» What this exercise asks:
A - In the Piven text, what year did Piven and her husband write the book that Kurtz summarizes?
B - Update the stretch of the Piven text from "Piven's battlefield was" through "for the dispossessed.", with "sheltered" put in place of "cloistered".

» Text:
══════

They want us to think, as did
Psycho's Norman Bates channeling his long-dead mother, that "[t]hey'll see and they'll know and they'll say, 'Why she wouldn't even harm a fly.'"
Stanley Kurtz at
NRO;
Ann Althouse, a law professor at the University of Wisconsin who has her own blog site; and the Wall Street Journal's
James Taranto have taken the lead in this fight to expose Piven and her defenders.
In my opinion, they clearly have the better of it.
In the course of this brouhaha, it becomes apparent that leftist academics don't want to be and should not be taken seriously, that the cultural elite can dish out violent rhetoric but cannot take being called on it, that the NYT has blundered into another loser of an argument, and that people who want to waste their tuition money should major in sociology, which has obviously become the redoubt of clueless, revolutionary manqués.
Piven's battlefield was not the barricades, but rather a book she co-authored in 1977 and (twice now) the pages of The Nation, the magazine edited by a very wealthy woman who, along with cloistered academics like Piven, somehow believes she speaks for the dispossessed.
Piven and her husband took the first shot in a 1966 Nation
article, "The Weight of the Poor: A Strategy to End Poverty." In this work, the couple advocated using the poor to so completely swamp the welfare system with demands that it would shock the Democratic Party into enacting major reforms. Some have argued that this tactic so overwhelmed New York City and the state of New York that it bankrupted them.
In the following years, the pair added to their notion of overwhelming local welfare services the notion of greatly increasing the number of poor voters by motor voter registration laws, which most certainly have facilitated fraud, including the voting by illegal aliens and others statutorily ineligible to vote. In effect, Cloward and Piven moved the target of forcing overwhelming demands on the system from welfare offices to election bureaus, seriously disrupting the election process.
Here is a picture of Cloward and Piven with then-President Clinton at the signing of the Motor Voter law.
In 1977, she and her husband wrote a book, which Kurtz summarizes:
At the heart of the book, Cloward and Piven luxuriously describe instances of "mob looting," "rent riots," and similar disruptions, egged on especially by Communist-party organizers in the 1930s. Many of those violent protests resulted in injuries. A few led to deaths. The central argument of Poor People's Movements is that it was not formal democratic activity but violent disruptions inspired by leftist organizers that forced the first great expansion of the welfare state. Toward the end of the book, when Cloward and Piven describe their own work with the National Welfare Rights Organization, they treat the violent urban rioting of the Sixties as a positive force behind that era's expansion of the welfare state.

══════

» Data:

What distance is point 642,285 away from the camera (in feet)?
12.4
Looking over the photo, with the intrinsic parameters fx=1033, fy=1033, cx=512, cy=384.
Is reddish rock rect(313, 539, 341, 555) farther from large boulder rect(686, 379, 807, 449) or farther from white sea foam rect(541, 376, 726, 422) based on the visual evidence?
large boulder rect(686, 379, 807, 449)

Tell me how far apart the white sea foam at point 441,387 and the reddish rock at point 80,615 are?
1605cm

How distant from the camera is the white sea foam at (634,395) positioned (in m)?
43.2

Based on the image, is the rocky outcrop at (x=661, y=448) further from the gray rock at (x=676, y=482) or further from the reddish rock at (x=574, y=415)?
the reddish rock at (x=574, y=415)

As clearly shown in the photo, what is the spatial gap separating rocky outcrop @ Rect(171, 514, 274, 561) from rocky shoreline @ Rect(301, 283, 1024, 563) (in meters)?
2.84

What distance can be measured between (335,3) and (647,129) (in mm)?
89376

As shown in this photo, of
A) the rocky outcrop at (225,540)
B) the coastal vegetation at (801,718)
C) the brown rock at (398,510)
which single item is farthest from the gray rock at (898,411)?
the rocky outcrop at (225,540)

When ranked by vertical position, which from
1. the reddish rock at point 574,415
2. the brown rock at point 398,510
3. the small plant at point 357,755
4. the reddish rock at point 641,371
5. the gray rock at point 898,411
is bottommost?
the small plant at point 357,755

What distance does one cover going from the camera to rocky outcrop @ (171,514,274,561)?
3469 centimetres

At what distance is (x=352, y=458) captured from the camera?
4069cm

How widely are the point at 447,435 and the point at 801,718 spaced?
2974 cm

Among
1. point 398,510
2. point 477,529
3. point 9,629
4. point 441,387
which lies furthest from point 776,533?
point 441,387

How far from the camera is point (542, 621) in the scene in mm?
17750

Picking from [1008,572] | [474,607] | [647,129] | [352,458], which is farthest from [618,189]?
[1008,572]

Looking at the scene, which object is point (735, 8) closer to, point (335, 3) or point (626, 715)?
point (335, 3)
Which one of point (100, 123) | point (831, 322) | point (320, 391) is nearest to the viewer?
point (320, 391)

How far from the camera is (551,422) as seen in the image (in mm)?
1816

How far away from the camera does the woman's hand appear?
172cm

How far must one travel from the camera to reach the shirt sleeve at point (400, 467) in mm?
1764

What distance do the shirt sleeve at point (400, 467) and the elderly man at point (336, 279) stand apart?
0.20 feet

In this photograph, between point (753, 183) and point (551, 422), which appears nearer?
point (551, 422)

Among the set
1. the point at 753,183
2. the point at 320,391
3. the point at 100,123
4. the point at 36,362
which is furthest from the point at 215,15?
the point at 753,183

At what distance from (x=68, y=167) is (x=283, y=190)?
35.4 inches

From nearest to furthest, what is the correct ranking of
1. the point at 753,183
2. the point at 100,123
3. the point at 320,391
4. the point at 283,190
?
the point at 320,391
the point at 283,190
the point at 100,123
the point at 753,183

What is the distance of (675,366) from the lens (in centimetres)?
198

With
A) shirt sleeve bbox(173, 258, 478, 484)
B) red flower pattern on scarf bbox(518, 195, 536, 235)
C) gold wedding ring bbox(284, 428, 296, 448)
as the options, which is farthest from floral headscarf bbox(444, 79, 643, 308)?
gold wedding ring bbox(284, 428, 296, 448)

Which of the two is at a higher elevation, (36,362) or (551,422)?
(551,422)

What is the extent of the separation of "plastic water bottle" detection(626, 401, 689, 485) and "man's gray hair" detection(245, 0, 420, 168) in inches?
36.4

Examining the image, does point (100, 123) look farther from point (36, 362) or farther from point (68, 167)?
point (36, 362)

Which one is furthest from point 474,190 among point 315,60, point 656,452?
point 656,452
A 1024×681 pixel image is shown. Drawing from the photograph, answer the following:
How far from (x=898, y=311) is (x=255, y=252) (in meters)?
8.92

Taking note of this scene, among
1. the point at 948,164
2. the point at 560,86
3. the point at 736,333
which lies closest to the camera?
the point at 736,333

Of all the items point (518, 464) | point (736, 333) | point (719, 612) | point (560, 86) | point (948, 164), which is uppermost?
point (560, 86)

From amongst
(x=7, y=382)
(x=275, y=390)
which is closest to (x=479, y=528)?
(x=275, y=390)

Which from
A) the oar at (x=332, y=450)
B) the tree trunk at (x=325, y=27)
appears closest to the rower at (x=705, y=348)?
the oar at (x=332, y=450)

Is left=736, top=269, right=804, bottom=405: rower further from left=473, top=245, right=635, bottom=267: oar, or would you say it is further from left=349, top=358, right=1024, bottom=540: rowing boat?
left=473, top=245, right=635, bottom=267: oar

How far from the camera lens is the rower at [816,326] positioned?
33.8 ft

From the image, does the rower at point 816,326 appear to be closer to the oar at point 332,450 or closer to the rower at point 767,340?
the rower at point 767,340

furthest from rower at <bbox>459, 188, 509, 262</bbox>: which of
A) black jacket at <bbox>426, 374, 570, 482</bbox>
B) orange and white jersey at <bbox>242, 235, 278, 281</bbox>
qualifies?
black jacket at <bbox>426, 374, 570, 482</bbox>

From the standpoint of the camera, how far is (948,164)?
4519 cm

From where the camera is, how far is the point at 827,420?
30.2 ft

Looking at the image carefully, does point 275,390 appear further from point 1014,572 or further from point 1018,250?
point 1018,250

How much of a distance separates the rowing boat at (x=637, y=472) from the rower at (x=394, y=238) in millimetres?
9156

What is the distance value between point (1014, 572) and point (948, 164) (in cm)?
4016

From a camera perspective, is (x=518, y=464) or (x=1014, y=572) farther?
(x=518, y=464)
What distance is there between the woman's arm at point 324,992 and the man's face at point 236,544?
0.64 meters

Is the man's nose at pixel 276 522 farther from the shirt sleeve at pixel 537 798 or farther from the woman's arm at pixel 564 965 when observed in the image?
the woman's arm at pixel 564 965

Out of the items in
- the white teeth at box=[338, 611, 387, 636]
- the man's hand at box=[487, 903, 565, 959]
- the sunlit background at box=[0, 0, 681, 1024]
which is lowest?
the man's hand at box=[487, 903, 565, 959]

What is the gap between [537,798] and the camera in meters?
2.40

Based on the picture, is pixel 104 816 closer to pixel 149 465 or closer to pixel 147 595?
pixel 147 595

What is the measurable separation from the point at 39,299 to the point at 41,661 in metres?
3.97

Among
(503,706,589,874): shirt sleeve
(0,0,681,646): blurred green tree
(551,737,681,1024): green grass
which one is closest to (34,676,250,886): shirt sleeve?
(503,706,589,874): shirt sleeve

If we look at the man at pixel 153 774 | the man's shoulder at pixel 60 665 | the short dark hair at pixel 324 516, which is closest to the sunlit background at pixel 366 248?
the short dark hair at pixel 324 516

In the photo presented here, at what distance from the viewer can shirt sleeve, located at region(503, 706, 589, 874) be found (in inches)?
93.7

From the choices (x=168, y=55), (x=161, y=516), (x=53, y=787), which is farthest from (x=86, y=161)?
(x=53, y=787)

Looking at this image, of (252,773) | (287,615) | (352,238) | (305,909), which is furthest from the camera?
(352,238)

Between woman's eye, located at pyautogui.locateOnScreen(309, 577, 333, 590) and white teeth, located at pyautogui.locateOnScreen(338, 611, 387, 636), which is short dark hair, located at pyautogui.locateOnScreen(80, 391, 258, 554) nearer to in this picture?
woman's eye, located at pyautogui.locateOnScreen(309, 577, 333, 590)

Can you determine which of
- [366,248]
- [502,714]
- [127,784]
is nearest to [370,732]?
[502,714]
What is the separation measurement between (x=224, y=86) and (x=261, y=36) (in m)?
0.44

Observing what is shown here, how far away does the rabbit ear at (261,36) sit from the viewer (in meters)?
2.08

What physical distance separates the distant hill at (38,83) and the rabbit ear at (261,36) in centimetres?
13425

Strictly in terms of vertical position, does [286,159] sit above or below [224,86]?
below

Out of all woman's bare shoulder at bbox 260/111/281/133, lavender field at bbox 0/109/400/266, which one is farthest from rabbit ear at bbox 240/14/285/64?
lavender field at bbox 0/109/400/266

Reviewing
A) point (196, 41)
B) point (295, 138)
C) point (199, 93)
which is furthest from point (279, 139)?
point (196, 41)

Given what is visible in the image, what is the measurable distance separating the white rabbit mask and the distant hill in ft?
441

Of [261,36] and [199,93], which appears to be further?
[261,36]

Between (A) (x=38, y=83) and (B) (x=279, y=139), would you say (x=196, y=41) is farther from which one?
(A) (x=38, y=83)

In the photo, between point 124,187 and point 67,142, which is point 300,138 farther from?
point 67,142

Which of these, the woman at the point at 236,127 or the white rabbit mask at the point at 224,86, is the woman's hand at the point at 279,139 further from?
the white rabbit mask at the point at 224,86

══════

» In response:
A - 1977

B -
Piven's battlefield was not the barricades, but rather a book she co-authored in 1977 and (twice now) the pages of The Nation, the magazine edited by a very wealthy woman who, along with sheltered academics like Piven, somehow believes she speaks for the dispossessed.